Seçilen metin –
Davutoğlu'ndan seçim hükümeti açıklaması: Buraya isteyerek gelmiş değilim
Cumhurbaşkanı Tayyip Erdoğan'ın seçim hükümeti kurması için atadığı Ahmet Davutoğlu, Başbakanlık'ta düzenlediği basın toplantısında açıklamalar yaptı.
Hükümet kurmak için neredeyse yalvardığını iddia eden Davutoğlu, "Buraya ben isteyerek gelmiş değilim. Gönül isterdiki bütün siyasi partiler sorumluluklarını yerine getirerek koalisyon için katkı sağlamış olsalardı" ifadelerini kullandı.

Yönergeler –
**1.** Seçim hükümeti haberinde "Hükümet kurmak için neredeyse yalvardığını" sözleriyle başlayan paragrafı, ana bilgileri koruyarak daha kısa yazın.
**2.** Seçim hükümeti haberinden "Davutoğlu'ndan seçim hükümeti" ile başlayıp "toplantısında açıklamalar yaptı." ile biten bölümü aynen kopyalayın.
**3.** Seçim hükümeti haberinin son cümlesinden sonra gelecek kısmı yazın.

Satırlardan alıntılar –
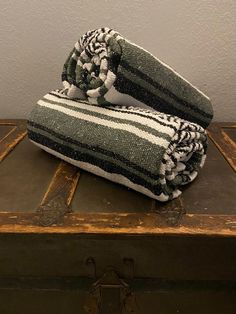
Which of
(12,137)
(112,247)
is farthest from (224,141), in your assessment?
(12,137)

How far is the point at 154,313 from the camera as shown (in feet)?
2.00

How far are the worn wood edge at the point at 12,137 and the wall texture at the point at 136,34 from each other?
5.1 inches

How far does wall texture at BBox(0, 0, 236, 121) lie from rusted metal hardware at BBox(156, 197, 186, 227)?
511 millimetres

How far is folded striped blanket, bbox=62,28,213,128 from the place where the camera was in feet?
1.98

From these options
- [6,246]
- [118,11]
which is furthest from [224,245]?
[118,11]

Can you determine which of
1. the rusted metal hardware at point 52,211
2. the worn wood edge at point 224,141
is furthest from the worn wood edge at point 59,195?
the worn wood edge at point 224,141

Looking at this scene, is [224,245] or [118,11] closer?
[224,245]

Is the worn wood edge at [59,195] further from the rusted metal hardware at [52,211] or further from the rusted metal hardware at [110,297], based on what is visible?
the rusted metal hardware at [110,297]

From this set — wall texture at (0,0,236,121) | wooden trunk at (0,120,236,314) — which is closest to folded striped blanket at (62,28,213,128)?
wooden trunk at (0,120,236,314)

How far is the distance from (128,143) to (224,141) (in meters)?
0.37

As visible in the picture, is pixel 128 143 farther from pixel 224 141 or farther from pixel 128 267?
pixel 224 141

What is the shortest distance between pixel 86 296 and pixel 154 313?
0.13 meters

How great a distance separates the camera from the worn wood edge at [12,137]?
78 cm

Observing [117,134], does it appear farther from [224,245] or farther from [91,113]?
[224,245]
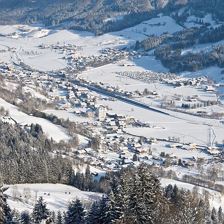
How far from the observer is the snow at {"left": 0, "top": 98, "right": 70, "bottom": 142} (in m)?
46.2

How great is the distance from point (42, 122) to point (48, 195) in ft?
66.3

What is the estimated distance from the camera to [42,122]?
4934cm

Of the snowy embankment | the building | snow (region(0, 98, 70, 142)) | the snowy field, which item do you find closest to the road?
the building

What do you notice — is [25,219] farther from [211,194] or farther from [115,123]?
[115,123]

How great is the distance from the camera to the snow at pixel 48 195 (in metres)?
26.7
==
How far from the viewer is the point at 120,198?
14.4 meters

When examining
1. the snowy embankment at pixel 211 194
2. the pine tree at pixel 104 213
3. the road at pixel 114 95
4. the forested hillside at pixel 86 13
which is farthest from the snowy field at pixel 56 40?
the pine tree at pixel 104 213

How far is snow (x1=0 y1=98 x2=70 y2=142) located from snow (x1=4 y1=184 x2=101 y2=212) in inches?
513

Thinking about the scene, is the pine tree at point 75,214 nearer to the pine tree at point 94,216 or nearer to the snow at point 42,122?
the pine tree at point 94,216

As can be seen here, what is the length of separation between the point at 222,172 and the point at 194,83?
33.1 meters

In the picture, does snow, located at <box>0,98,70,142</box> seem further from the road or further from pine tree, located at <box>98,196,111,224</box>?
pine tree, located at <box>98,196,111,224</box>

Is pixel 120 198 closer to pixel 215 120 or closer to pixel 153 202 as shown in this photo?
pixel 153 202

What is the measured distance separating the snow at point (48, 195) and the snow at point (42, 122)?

Yanıtlar –
**1.** Davutoğlu, hükümet kurmak için neredeyse yalvardığını öne sürdü ve buraya isteyerek gelmediğini söyledi. Tüm siyasi partilerin sorumluluklarını yerine getirip koalisyona katkı sağlamış olmasını dilediğini belirtti.

**2.**
Davutoğlu'ndan seçim hükümeti açıklaması: Buraya isteyerek gelmiş değilim
Cumhurbaşkanı Tayyip Erdoğan'ın seçim hükümeti kurması için atadığı Ahmet Davutoğlu, Başbakanlık'ta düzenlediği basın toplantısında açıklamalar yaptı.

**3.**
Davutoğlu'nun açıklamaları şöyle:
"Ülkede hükümet kurulamaması nedeniyle, halkın güven ve huzur içinde verilmiş bir görev olduğu için toplantıyı Başbakanlık binasında yapma kararı aldım. Buraya ben isteyerek gelmiş değilim. Gönül isterdiki bütün siyasi partiler sorumluluklarını yerine getirerek koalisyon için katkı sağlamış olsalardı. 7 Haziran'dan bu yana hepimizin hükümet kurma arzusuyla birlikte, hep anayasal süreçleri işletmek korkusunda bulundum. Anayasa hepimizin saygı duyması gereken bir kurumdur.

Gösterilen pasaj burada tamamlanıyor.